The researchers also found that when PPARG levels hit a certain threshold, individual fat precursor cells “irreversibly commit to differentiate within only a few hours, which is much faster than the rest phase and the overall multiday differentiation process.”

Dr. Teruel and her team believe that working with this time window “may open therapeutic strategies to use timed treatment relative to the [circadian] clock to promote tissue regeneration.”

Dr. Ali said: “These studies are interesting in that they show the timing and length of stimulation affect the formation and growth of fat cells. The implications of this are that if we can find a way to safely influence the cell to grow or not grow, it may affect obesity in humans.”

However, he believed that more extensive research is needed to make the studies’ findings applicable to humans.

Dr. Teruel told MNT that she and her co-authors were “just trying to work on basic mechanisms […] Right now, we need to show this is really a mechanism that happens […]”
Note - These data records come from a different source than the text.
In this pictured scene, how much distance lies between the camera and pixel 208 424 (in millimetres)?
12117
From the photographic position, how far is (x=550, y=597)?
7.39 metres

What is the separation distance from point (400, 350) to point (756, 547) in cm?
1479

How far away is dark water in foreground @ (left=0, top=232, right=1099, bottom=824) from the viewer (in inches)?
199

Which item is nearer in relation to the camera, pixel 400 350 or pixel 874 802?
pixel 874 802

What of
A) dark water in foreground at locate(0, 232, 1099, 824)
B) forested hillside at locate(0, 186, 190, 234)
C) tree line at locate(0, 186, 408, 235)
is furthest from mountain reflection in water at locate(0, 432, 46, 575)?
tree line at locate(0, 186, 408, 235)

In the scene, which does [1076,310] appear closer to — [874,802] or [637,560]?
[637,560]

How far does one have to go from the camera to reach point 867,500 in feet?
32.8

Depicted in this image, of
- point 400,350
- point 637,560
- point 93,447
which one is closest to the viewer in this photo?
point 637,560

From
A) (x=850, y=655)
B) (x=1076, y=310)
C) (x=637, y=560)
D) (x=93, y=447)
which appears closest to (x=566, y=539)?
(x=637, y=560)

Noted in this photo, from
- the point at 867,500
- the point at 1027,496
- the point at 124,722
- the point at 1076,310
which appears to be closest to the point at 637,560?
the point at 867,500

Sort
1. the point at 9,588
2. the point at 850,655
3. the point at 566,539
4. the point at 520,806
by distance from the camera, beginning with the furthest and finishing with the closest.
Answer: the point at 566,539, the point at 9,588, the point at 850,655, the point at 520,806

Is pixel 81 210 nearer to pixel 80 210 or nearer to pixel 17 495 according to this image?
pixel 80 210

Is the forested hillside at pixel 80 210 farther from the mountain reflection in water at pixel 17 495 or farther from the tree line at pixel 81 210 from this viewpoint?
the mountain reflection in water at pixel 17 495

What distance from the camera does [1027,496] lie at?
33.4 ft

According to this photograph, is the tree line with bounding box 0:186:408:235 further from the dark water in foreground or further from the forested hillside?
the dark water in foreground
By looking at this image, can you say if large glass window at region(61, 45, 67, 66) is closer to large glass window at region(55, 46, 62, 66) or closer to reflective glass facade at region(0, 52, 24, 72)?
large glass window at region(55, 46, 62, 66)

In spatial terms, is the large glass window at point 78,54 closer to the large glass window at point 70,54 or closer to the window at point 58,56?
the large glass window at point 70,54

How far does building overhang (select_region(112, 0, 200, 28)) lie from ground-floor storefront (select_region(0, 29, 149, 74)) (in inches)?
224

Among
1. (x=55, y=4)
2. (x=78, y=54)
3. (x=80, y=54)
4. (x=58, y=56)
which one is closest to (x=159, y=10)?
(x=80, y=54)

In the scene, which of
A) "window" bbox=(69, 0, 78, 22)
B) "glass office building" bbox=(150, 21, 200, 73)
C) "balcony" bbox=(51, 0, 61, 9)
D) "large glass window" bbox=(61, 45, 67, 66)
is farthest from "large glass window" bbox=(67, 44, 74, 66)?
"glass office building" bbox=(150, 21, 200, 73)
The researchers do plan to replicate the studies with people. “We are looking at protein ribbons and humans using saliva samples,” Dr. Teruel shared with MNT. “We’re planning to do those kinds of experiments.”

Their main objective, she said, is “to figure out ways to restore circadian [rhythms].”

Dr. Teruel mentioned that currently known strategies, such as meditation and regular sleep in the dark may help.

She expressed hope that “there could be some pharmacological ways [to] fix this in the future” as well.